__Exercise 1__
From the email thread about the financial meltdown, list every organization or publication it names.
__Exercise 2__
Update the email thread about the financial meltdown by writing out its text starting at "Funny but the" and ending at "if it's true...". In that passage, change "plurality" to "share".
__Exercise 3__
Go on with the email thread about the financial meltdown from the point where its text stops.

Funny but the quasi governmental banks Fannie May and Freddie Mac were apparently responsible for a large plurality of said bad loans which they misrepresented on the resale market. This has been reported by the Wall Street Journal. Which no matter what you may think about their editorial page, has a better record of getting their facts straight than any other American paper. It may be partisan but if it's true...

On 1/17/2010 10:16 PM, Tim Bray wrote:
On Sun, Jan 17, 2010 at 6:48 PM, paul stenquist<pnstenqu...@comcast.net>  wrote:

Those in favor of more government would have us believe that under-regulation 
caused the meltdown. But it was actually more a matter of government pressure 
to make  bad loans. That mistake was the result of a well-intentioned effort to 
make sure that everyone had a home of their own. Mortgages for all. Credit 
ratings be damned. Yes, the banks went along with it, and compounded the error 
by packaging the loans and reselling them,  but congressional pressure was the 
motivator.
That is a profoundly ideological position, and unsupported by the
numbers.  You think you need political pressure to explain behavior
that is short-term profitable and long-term disastrous? The banks did
what they did because their executives and traders, the insiders of
the system, were making sufficient short-term buckets of money that
they simply didn't care about the long term.  The oldest question is
still the wisest one to ask: "cui bono"?

__Data block__
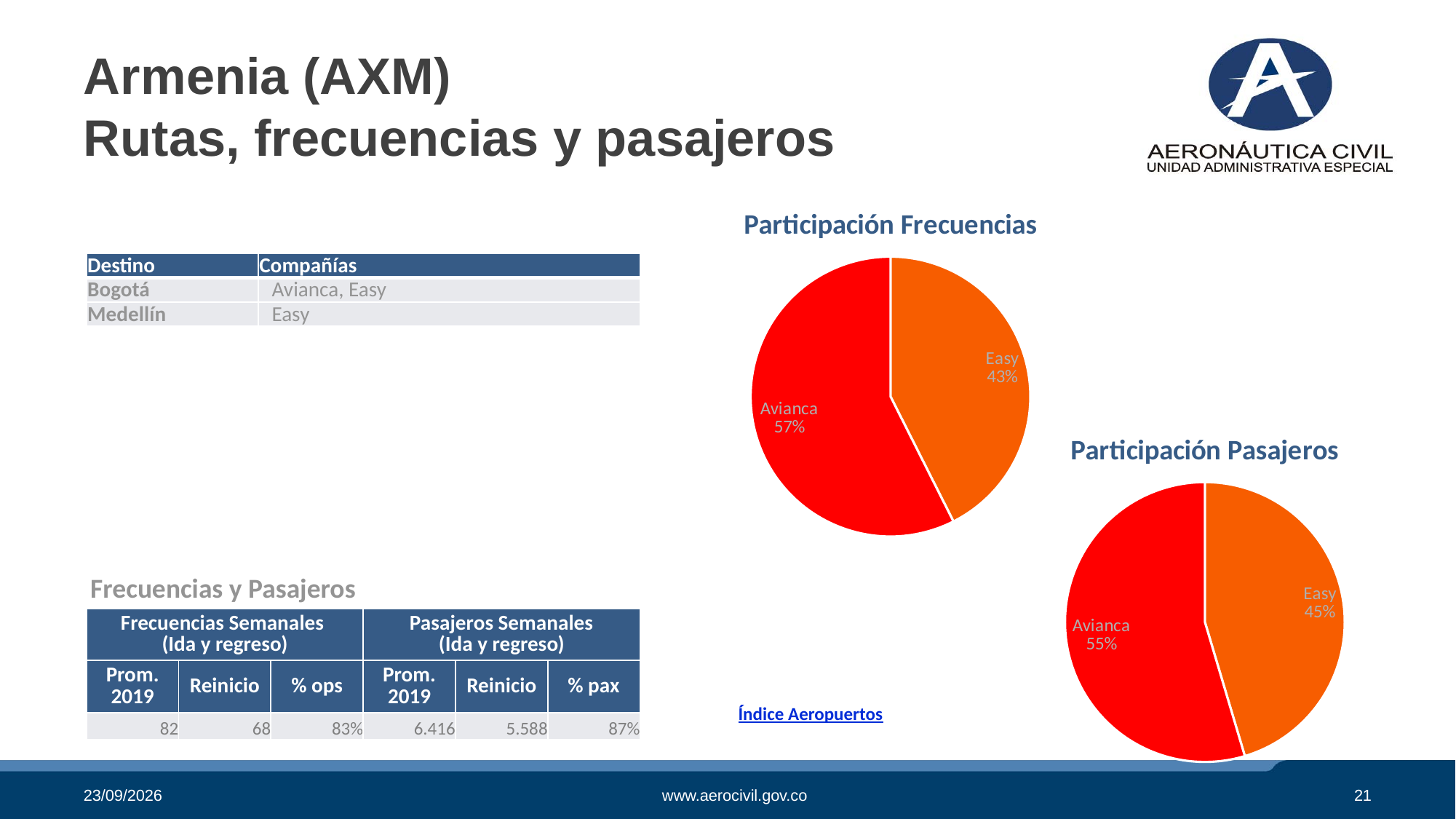
How many slices does the 'Participación Frecuencias' chart have? 2 In the 'Participación Pasajeros' chart, what share does Avianca have? 55% In the 'Participación Frecuencias' chart, what share does Easy have? 43% In the 'Participación Frecuencias' chart, what colour is the Avianca slice? Red In the 'Participación Frecuencias' chart, what share does Avianca have? 57% In the 'Participación Frecuencias' chart, what is the difference in percentage points between Avianca and Easy? 14 In the 'Participación Pasajeros' chart, what share does Easy have? 45% In the 'Participación Pasajeros' chart, which is larger, Avianca's share or Easy's share? Avianca In the 'Participación Frecuencias' chart, which airline has the largest slice? Avianca In the 'Participación Pasajeros' chart, which airline has the smallest slice? Easy What type of chart is 'Participación Pasajeros'? Pie chart In the 'Participación Pasajeros' chart, what is the difference in percentage points between Avianca and Easy? 10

__Response 1__
Fannie May, Freddie Mac, the Wall Street Journal

__Response 2__
Funny but the quasi governmental banks Fannie May and Freddie Mac were apparently responsible for a large share of said bad loans which they misrepresented on the resale market. This has been reported by the Wall Street Journal. Which no matter what you may think about their editorial page, has a better record of getting their facts straight than any other American paper. It may be partisan but if it's true...

__Response 3__
A bank is defined as an institution that loans long and borrows short:
thus by definition is unstable. Capitalism quite properly rewards
profit-seeking, and the most profitable behaviors in banks are the
most risky; thus such institutions will fail predictably and regularly
at immense social cost, absent a set of sanity-enforcing rules.

The notion that any bank could survive in even the medium term in an
unregulated environment is beyond silly.  Nonetheless, the functions
they serve are considered useful and thus we need a regulatory
framework and in certain cases publicly-backed insurance.  Humanity
being what it is, the managerial class will try to figure out how to
game this system; in the recent past they did an admirable job.  The
result being that most of us with retirement portfolios saw them
savaged while our tax contributions were shoveled into the gap to keep
the credit markets from simply going up in smoke.  So they could pay
each other record-breaking bonuses this year.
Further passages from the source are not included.